We investigated single serum samples from 50 COVID-19 patients by CPE based-MNT assay to determine the anti-SARS-CoV-2 NT antibodies using clade S and Delta as the test viruses. The result showed a significantly higher seropositive rate against clade S virus when compared with the Delta virus, i.e., 94.00% v.s. 70.00% (Wilcoxon Signed Ranks test; p = 0.001) (Table 2). All COVID-19 patients developed the antibody response to clade S virus at 4–5 weeks, and NT antibodies lasted for two months after the onset of symptoms as investigated that far (Fig 1A), while 90.00% of them developed the antibody response to the Delta variant at 3–4 weeks before gradual declining (Fig 1B). The NT antibody titers among the patients were at a range of <10 to 320 with GMT of 24.28 with the clade S virus (Fig 1A) and a range of <10 to 160 with GMT of 14.14 with Delta virus (Fig 1B). The levels of NT antibody titers to clades S virus were also significantly higher than to Delta virus (Wilcoxon Signed Ranks test; p = 0.001).
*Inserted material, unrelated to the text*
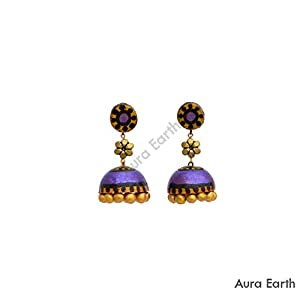 AUrA-EArTH Violet Jhumkas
Table 2. Number of seropositive cases as determined by various methods.

Subjects N Number positive (%) by
MNTa sVNTb CMIAc ECLIAd
Clade S Delta Wild type Delta
COVID-19 patients 50 47 (94.00%) 35 ***(70.00%) 48 (96.00%) 46 NS(92.00%) 49 (98.00%) 49 (98.00%)
COVID-19 vaccinees 108 108 (100.00%) 107 NS(99.07%) 108 (100.00%) 108 NS(100.00%) 108 (100.00%) 108 (100.00%)

a. MNT positive: antibody titer ≥10

b. sVNT positive: % inhibition ≥30.00%

c. CMIA positive: ≥7.10 BAU/ml

d. ECLIA positive: ≥0.80 U/ml

Note

*** = significant difference (p-value = 0.001), NS = non-significant difference (Wilcoxon Signed Ranks test)

Fig 1. MNT assay for anti-SARS-CoV-2 NT antibodies in COVID-19 patients.

Fig 1

A) Tested with clade S virus; B) Tested with Delta virus. (Error bars represent GMT ± SD).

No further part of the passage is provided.